=== The task ===
Update the listing below by swapping every "navy blue suit" for "dark blue suit" and leaving the rest untouched.

Collected data:
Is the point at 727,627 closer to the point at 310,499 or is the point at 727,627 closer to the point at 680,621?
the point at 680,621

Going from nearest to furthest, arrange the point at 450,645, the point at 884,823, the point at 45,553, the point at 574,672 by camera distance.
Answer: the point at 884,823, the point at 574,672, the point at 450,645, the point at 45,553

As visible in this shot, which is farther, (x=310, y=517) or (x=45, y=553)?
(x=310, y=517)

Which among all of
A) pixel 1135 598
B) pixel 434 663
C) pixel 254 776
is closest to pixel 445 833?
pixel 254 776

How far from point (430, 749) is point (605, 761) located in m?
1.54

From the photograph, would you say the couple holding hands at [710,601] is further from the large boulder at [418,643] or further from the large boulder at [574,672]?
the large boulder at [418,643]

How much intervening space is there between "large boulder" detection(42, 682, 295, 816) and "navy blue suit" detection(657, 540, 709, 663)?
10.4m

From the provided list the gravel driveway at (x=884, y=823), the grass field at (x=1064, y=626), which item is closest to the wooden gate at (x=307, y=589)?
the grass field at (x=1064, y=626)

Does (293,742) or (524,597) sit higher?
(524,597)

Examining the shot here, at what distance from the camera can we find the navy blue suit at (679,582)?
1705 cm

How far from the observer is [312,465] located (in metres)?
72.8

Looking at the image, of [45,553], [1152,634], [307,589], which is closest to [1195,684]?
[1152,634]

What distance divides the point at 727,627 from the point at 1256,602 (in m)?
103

=== Final answer ===
Is the point at 727,627 closer to the point at 310,499 or is the point at 727,627 closer to the point at 680,621?
the point at 680,621

Going from nearest to furthest, arrange the point at 450,645, the point at 884,823, the point at 45,553, the point at 574,672 by camera distance.
Answer: the point at 884,823, the point at 574,672, the point at 450,645, the point at 45,553

As visible in this shot, which is farther, (x=310, y=517) or (x=45, y=553)?
(x=310, y=517)

Which among all of
A) pixel 1135 598
B) pixel 434 663
C) pixel 254 776
is closest to pixel 445 833?
pixel 254 776

How far from point (430, 749) is point (605, 761) located in m?
1.54

From the photograph, would you say the couple holding hands at [710,601] is further from the large boulder at [418,643] or further from the large boulder at [574,672]?
the large boulder at [418,643]

How much intervening space is there between "large boulder" detection(42, 682, 295, 816) and "dark blue suit" detection(657, 540, 709, 663)?
10.4m

From the provided list the gravel driveway at (x=884, y=823), the grass field at (x=1064, y=626), which item is closest to the wooden gate at (x=307, y=589)?
the grass field at (x=1064, y=626)

Does (293,742) or (524,597) sit higher?
(524,597)

Examining the shot here, at what distance from the camera can we find the dark blue suit at (679,582)?
1705 cm

How far from the observer is [312,465] located (in metres)?
72.8

Looking at the image, of [45,553], [1152,634], [307,589], which is closest to [1195,684]?
[1152,634]

What distance divides the point at 727,627 from the point at 1256,602 (in m)?
103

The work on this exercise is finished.